We had weekly seminars to acquaint us with the research in the school. Each seminar was given by a different research group. They varied in style and form - from the professor who brought in props to talk us through the history of hard drives to the professor who promised free cake every time their group had a major publication. One week, it was the turn of the text mining group. During the presentation the idea that text mining could be used to make difficult documents easier to understand was mentioned. I took the bait, started reading papers, emailed my prospective supervisor and from there I was away. The spark of inspiration drove me to develop my first experiments, which led to a literature review and an initial study on complex word identification.
Simplification is a great field to be working in. I like that the research I'm doing could improve a user's quality of life. Ok, the technology isn't quite there yet, but the point of research is to reach out to the unattained. To do something that hasn't been done before. There are lots of opportunities in simplification. Lots of unexplored avenues. I'm going to write a long future work section in my thesis (maybe a future post?) because there is a lot to say.

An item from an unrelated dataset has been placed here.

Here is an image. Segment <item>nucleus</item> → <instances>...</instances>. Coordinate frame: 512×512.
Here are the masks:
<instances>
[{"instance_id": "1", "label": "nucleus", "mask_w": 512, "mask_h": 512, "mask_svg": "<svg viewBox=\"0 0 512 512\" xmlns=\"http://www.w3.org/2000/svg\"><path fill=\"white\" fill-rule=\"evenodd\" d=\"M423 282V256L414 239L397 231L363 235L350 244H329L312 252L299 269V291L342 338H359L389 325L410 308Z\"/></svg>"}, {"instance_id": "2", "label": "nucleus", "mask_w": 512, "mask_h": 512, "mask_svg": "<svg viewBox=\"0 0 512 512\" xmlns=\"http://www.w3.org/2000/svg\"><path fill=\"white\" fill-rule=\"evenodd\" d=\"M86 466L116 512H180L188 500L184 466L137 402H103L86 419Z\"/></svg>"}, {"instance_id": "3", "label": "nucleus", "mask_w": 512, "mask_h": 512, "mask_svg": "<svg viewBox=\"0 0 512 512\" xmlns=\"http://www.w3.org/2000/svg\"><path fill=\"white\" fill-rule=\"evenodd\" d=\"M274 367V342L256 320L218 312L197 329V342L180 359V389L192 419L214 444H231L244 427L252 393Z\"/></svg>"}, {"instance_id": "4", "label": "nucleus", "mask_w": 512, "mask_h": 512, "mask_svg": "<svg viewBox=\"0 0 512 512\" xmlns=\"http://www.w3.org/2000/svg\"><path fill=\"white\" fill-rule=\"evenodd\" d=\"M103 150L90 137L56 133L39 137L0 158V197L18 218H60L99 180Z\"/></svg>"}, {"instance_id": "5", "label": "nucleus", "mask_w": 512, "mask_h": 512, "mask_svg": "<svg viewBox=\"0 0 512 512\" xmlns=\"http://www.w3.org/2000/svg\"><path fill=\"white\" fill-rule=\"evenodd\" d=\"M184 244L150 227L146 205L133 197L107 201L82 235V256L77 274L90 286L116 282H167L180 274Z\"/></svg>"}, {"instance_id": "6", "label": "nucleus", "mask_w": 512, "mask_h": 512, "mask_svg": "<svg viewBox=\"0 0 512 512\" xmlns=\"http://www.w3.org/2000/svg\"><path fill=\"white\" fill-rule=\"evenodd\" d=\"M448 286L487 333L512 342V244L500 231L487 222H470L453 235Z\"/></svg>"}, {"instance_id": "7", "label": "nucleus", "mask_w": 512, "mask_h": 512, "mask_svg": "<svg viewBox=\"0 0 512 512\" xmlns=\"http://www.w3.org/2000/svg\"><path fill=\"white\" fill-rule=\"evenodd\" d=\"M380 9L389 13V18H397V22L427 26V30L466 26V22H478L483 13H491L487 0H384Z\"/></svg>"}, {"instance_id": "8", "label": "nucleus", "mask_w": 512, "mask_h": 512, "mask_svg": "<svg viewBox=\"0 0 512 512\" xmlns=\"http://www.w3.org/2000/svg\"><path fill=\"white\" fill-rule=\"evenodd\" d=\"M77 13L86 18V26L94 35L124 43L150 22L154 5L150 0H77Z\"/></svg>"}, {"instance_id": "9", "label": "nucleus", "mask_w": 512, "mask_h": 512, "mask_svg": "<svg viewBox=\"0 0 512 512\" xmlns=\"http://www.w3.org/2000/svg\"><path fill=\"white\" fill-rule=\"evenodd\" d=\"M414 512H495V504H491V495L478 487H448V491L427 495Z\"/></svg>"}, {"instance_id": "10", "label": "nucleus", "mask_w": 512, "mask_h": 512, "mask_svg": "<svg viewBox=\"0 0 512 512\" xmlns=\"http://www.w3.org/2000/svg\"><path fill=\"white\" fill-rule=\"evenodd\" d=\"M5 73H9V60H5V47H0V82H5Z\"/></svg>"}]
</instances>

When I started looking into simplification back in 2011, there were three main avenues that I could discern from the literature. Firstly, syntactic simplification - automated methods for splitting sentences, dealing with wh- phrases and the passive voice. Secondly, lexical simplification - the automatic conversion of complex vocabulary into easy to understand words. Finally, semantic simplification - taking the meaning into account and doing some processing based on this. I grouped both lexical elaboration and statistical machine translation under this category, although I would probably now put elaboration under the lexical category.

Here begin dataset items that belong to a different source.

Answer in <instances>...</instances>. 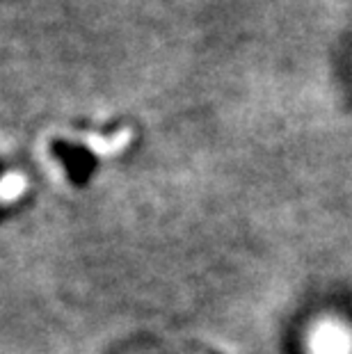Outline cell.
<instances>
[{
  "instance_id": "cell-1",
  "label": "cell",
  "mask_w": 352,
  "mask_h": 354,
  "mask_svg": "<svg viewBox=\"0 0 352 354\" xmlns=\"http://www.w3.org/2000/svg\"><path fill=\"white\" fill-rule=\"evenodd\" d=\"M313 354H352V334L336 322H323L311 334Z\"/></svg>"
}]
</instances>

I felt that my research would be best placed if it fell underneath one of those categories. Although I could see viable research options in all of these, my background in machine learning and data mining was best suited for lexical simplification. This was also around the time that the SemEval 2012 lexical simplification task was announced. This task gave me an intial dataset, my background in AI gave me a set of techniques to apply. From there I ran some initial experiments, implemented a basic system and started learning the complexities of the discipline.
It's strange to think that I'm writing about a decision I made several years ago. I've tried to be as honest as I can remember in this post. The PhD has not been a particularly easy road, but it has been a good one so far.